Panic grips my throat. Magic zips past in a streak of light and I halt, stumbling backward. I turn but there’s magic coming from that direction, too. Cornered, bodies barrel into me. I hold my wound with one hand and fire darts of magic at the shooters.

Jhamal sprints toward us. His arm is streaked with red and he holds his elbow.

“Rahk.” Jhamal greets him with some special handshake.

“All the others I was with have fallen,” Rahk says to no one in particular, but his stare is fixed on me. “What should we do?”

Jhamal throws his blade; it swivels and whistles over my shoulder. Somewhere behind me someone groans before hitting the ground. Rahk covers himself with his shield, the ferocity in his eyes dimming. The ground is a sea of carnage and ash on both sides.

“What should we do?” Rahk asks again, his gaze darting between us. Jhamal looks at me too.

“I—” I break out into cold sweat.

“Jelani?”

“I, uh—” My heart races. “Go back through the forest. We need cover. You all do. Get inside Yiyo Peak. Bar the door shut. I’ll finish them off out here.”

“What?” Jhamal cuts in, but Rahk doesn’t wait to hear. He runs off to grab the others.

“Jhamal, go with them. Defense isn’t enough. Without you all armed with magic, it’s— I missed the moment I needed. Having you out here now is too big of a risk.”

“No.” His jaw flinches and he deepens his stance, his mug mean.

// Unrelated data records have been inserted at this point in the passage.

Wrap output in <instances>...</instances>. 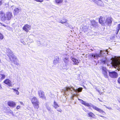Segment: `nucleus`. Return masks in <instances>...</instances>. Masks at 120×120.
I'll use <instances>...</instances> for the list:
<instances>
[{
    "instance_id": "f257e3e1",
    "label": "nucleus",
    "mask_w": 120,
    "mask_h": 120,
    "mask_svg": "<svg viewBox=\"0 0 120 120\" xmlns=\"http://www.w3.org/2000/svg\"><path fill=\"white\" fill-rule=\"evenodd\" d=\"M12 15L11 12H8L5 14L3 11H0V20L3 22L6 20H9L12 17Z\"/></svg>"
},
{
    "instance_id": "f03ea898",
    "label": "nucleus",
    "mask_w": 120,
    "mask_h": 120,
    "mask_svg": "<svg viewBox=\"0 0 120 120\" xmlns=\"http://www.w3.org/2000/svg\"><path fill=\"white\" fill-rule=\"evenodd\" d=\"M31 101L34 108L38 109L39 108V102L37 98L35 97H34L31 99Z\"/></svg>"
},
{
    "instance_id": "7ed1b4c3",
    "label": "nucleus",
    "mask_w": 120,
    "mask_h": 120,
    "mask_svg": "<svg viewBox=\"0 0 120 120\" xmlns=\"http://www.w3.org/2000/svg\"><path fill=\"white\" fill-rule=\"evenodd\" d=\"M112 66L115 67H118L120 69V60L117 59H114L112 62Z\"/></svg>"
},
{
    "instance_id": "20e7f679",
    "label": "nucleus",
    "mask_w": 120,
    "mask_h": 120,
    "mask_svg": "<svg viewBox=\"0 0 120 120\" xmlns=\"http://www.w3.org/2000/svg\"><path fill=\"white\" fill-rule=\"evenodd\" d=\"M109 76L112 78H116L118 77V74L115 71L109 72Z\"/></svg>"
},
{
    "instance_id": "39448f33",
    "label": "nucleus",
    "mask_w": 120,
    "mask_h": 120,
    "mask_svg": "<svg viewBox=\"0 0 120 120\" xmlns=\"http://www.w3.org/2000/svg\"><path fill=\"white\" fill-rule=\"evenodd\" d=\"M92 107L93 109L96 110L99 112L102 113L103 114L105 115L106 114L105 112L103 110L97 107V106L94 105H92Z\"/></svg>"
},
{
    "instance_id": "423d86ee",
    "label": "nucleus",
    "mask_w": 120,
    "mask_h": 120,
    "mask_svg": "<svg viewBox=\"0 0 120 120\" xmlns=\"http://www.w3.org/2000/svg\"><path fill=\"white\" fill-rule=\"evenodd\" d=\"M38 94L40 98L44 99L45 100H46V98L44 92L40 90L38 91Z\"/></svg>"
},
{
    "instance_id": "0eeeda50",
    "label": "nucleus",
    "mask_w": 120,
    "mask_h": 120,
    "mask_svg": "<svg viewBox=\"0 0 120 120\" xmlns=\"http://www.w3.org/2000/svg\"><path fill=\"white\" fill-rule=\"evenodd\" d=\"M91 26V27H96L98 26V24L97 22L93 20L90 21Z\"/></svg>"
},
{
    "instance_id": "6e6552de",
    "label": "nucleus",
    "mask_w": 120,
    "mask_h": 120,
    "mask_svg": "<svg viewBox=\"0 0 120 120\" xmlns=\"http://www.w3.org/2000/svg\"><path fill=\"white\" fill-rule=\"evenodd\" d=\"M22 29L26 32H28L29 30L30 29L31 26L27 24H26L25 25L23 26Z\"/></svg>"
},
{
    "instance_id": "1a4fd4ad",
    "label": "nucleus",
    "mask_w": 120,
    "mask_h": 120,
    "mask_svg": "<svg viewBox=\"0 0 120 120\" xmlns=\"http://www.w3.org/2000/svg\"><path fill=\"white\" fill-rule=\"evenodd\" d=\"M105 17L101 16L99 19V22L102 25H104L105 24Z\"/></svg>"
},
{
    "instance_id": "9d476101",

“You have to listen to me!” I grip his arms. “You will die out here, you hear me? GO!” I shove his chest. “Listen to me, dammit!”

His nostrils flare.

“Please.”

He doesn’t move for several moments. We cut down three others, back-to-back, before he pulls me to him, presses his lips to mine, and retreats into the forest.

I sense the Chancellor before I see him.

“It’s finally just you and me then, Jelani.” His eyes flick to my gleaming wrists and I swear he licks his lips. I raise my arms, summoning my magic. A ball of light glows brighter between my shaky hands.

Magic flickers on his fingers, but I react first.

“Ah!” I fire at him.

But the world goes lopsided.

My head is wet and sticky, my fingers red. I blink. Someone pulls me. No, I try to say, but the words only play in my head. I spot Jhamal, running faster than the wind toward me, fury in his eyes. His javelin flies from his fingers and someone holding me lets go. But others grab hold of me. I can’t move. I can’t breathe.

“No!” Jhamal roars, fighting through the army of them growing around me. Their prize. The prey they’ve hunted for so long. Captured. I look for someone, anyone, to help. But all I smell is the mountain where I sent my people—burning.